### Source data ###

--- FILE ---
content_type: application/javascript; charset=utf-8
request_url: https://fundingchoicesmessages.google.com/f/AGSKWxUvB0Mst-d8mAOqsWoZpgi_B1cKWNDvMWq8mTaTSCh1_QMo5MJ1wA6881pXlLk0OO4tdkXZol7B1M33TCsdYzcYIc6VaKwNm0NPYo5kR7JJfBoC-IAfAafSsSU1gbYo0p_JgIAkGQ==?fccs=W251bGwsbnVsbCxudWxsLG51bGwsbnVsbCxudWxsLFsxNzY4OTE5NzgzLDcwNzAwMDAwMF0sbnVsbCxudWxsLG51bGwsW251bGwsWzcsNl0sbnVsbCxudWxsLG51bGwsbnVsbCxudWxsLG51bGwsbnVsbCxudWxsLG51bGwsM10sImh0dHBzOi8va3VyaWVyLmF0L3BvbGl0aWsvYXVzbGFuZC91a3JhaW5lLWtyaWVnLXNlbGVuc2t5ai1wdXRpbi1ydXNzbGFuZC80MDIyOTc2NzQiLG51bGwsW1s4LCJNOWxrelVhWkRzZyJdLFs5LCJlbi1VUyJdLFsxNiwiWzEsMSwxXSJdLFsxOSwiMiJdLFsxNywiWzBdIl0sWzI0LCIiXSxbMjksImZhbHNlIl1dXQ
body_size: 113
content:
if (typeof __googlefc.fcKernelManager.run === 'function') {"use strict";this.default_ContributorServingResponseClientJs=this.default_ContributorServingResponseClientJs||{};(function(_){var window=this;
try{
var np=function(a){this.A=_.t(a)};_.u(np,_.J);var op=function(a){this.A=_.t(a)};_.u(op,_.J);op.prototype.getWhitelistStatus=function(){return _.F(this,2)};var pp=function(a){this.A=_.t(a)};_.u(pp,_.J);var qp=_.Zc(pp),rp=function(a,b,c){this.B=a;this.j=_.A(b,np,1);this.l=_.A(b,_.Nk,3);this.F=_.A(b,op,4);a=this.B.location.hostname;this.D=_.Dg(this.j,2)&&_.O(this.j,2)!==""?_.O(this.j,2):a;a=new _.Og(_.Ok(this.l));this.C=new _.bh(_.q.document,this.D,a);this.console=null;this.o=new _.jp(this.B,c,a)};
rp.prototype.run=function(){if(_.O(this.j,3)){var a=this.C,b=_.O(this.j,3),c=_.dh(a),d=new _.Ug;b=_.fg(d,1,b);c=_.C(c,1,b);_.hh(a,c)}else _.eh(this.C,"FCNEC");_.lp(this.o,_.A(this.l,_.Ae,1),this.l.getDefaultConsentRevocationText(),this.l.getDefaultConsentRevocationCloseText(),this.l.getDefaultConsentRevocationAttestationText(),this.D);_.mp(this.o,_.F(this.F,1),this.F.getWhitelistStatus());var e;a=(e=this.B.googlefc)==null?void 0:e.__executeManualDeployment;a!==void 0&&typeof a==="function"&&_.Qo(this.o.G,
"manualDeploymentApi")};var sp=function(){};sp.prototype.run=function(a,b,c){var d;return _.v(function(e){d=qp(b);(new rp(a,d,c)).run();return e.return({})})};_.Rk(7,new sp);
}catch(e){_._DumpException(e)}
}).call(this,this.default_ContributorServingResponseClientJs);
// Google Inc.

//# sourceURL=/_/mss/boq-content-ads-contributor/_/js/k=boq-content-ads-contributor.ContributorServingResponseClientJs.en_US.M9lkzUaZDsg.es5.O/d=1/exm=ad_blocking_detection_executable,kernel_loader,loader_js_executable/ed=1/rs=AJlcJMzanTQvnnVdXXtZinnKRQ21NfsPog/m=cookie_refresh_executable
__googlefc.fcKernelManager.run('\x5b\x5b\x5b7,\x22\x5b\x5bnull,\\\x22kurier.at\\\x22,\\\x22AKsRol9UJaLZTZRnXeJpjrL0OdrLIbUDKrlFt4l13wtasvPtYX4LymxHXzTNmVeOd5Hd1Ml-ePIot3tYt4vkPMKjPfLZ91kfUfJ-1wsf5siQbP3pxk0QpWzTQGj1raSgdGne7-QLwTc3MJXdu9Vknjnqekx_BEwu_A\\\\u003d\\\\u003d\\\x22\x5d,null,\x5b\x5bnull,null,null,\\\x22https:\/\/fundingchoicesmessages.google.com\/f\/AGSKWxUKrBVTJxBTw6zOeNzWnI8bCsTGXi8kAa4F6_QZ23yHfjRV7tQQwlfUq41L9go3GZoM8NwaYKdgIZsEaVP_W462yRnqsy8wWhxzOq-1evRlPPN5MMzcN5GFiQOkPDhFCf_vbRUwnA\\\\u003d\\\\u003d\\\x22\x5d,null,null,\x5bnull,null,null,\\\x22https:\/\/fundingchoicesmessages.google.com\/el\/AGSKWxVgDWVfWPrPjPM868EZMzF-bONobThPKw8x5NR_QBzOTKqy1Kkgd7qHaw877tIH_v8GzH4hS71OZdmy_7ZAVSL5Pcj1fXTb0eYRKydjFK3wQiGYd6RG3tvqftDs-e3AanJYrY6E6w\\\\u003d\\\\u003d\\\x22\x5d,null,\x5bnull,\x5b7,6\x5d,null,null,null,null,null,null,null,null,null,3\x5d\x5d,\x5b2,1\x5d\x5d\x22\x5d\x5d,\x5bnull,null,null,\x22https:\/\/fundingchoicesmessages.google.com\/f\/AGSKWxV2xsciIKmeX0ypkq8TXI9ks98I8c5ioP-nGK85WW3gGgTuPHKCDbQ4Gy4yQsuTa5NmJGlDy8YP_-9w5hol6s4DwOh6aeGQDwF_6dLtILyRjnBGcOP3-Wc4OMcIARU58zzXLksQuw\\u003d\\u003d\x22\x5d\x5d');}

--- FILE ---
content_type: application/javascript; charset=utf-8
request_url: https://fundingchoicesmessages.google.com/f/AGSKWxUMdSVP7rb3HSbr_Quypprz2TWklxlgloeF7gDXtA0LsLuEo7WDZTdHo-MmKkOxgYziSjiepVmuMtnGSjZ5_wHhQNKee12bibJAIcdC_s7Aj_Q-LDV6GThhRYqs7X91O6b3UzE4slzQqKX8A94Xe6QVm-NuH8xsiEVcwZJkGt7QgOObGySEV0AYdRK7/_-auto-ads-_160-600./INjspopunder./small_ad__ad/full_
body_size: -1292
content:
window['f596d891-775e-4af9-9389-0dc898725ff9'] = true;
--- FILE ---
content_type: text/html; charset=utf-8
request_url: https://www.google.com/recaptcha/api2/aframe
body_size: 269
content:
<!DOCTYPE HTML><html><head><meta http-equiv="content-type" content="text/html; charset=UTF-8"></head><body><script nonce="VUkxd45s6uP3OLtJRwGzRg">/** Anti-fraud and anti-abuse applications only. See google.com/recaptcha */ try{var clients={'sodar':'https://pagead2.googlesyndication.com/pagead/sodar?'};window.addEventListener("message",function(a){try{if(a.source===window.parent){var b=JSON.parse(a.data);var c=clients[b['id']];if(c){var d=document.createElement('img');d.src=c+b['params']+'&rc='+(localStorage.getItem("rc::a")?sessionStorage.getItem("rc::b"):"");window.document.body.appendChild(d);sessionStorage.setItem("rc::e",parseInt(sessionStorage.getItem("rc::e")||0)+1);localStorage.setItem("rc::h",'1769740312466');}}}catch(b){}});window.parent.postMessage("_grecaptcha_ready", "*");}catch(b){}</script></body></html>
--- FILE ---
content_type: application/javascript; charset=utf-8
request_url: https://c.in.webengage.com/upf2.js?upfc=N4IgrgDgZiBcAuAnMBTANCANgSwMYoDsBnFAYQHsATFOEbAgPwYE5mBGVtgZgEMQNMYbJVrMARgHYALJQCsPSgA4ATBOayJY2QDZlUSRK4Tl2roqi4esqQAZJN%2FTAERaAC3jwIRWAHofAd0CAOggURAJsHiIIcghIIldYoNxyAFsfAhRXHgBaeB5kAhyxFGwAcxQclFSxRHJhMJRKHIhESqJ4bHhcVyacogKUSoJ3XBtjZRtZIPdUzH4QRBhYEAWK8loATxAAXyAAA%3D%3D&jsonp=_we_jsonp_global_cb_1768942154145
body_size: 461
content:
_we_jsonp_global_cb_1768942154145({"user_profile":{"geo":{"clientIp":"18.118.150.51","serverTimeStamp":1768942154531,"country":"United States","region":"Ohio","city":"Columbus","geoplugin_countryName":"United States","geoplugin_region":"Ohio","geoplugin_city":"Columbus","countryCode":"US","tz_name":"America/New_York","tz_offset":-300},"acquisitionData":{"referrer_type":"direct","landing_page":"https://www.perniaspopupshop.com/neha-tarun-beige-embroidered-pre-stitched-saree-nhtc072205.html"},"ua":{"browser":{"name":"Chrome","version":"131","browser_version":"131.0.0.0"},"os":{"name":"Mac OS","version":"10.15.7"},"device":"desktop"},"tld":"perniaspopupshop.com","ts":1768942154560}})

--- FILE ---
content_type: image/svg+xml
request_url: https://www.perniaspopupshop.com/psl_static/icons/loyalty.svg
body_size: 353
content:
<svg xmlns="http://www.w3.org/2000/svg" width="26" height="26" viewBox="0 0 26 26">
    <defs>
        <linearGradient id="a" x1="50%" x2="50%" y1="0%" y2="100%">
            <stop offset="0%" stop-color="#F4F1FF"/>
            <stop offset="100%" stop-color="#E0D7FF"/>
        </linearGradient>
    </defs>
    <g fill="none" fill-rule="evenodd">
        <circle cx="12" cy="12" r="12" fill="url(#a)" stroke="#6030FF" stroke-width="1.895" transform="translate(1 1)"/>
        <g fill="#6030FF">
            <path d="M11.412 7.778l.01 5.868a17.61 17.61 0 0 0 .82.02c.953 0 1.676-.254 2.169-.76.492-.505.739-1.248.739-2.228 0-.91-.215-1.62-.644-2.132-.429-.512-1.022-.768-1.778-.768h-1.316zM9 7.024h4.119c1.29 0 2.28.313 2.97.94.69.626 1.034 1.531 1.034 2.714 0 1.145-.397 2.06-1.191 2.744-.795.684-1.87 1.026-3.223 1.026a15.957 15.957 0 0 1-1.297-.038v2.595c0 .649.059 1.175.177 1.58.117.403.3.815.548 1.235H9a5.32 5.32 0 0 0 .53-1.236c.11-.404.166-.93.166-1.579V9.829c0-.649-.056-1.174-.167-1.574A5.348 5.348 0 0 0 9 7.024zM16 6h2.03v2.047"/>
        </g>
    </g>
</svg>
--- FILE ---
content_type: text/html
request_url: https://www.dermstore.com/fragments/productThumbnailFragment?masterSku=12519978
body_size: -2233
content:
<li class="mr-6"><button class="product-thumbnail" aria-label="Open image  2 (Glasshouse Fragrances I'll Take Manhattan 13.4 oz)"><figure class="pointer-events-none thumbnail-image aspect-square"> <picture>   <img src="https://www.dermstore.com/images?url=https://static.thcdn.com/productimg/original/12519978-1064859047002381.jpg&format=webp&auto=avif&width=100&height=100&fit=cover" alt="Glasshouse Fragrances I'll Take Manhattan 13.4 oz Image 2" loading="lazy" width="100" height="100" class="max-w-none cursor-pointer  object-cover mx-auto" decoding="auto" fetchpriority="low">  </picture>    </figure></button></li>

###

Your instructions:
In the entries above, find each line with the word "recaptcha" and show it.

Task response:
request_url: https://www.google.com/recaptcha/api2/aframe
<!DOCTYPE HTML><html><head><meta http-equiv="content-type" content="text/html; charset=UTF-8"></head><body><script nonce="VUkxd45s6uP3OLtJRwGzRg">/** Anti-fraud and anti-abuse applications only. See google.com/recaptcha */ try{var clients={'sodar':'https://pagead2.googlesyndication.com/pagead/sodar?'};window.addEventListener("message",function(a){try{if(a.source===window.parent){var b=JSON.parse(a.data);var c=clients[b['id']];if(c){var d=document.createElement('img');d.src=c+b['params']+'&rc='+(localStorage.getItem("rc::a")?sessionStorage.getItem("rc::b"):"");window.document.body.appendChild(d);sessionStorage.setItem("rc::e",parseInt(sessionStorage.getItem("rc::e")||0)+1);localStorage.setItem("rc::h",'1769740312466');}}}catch(b){}});window.parent.postMessage("_grecaptcha_ready", "*");}catch(b){}</script></body></html>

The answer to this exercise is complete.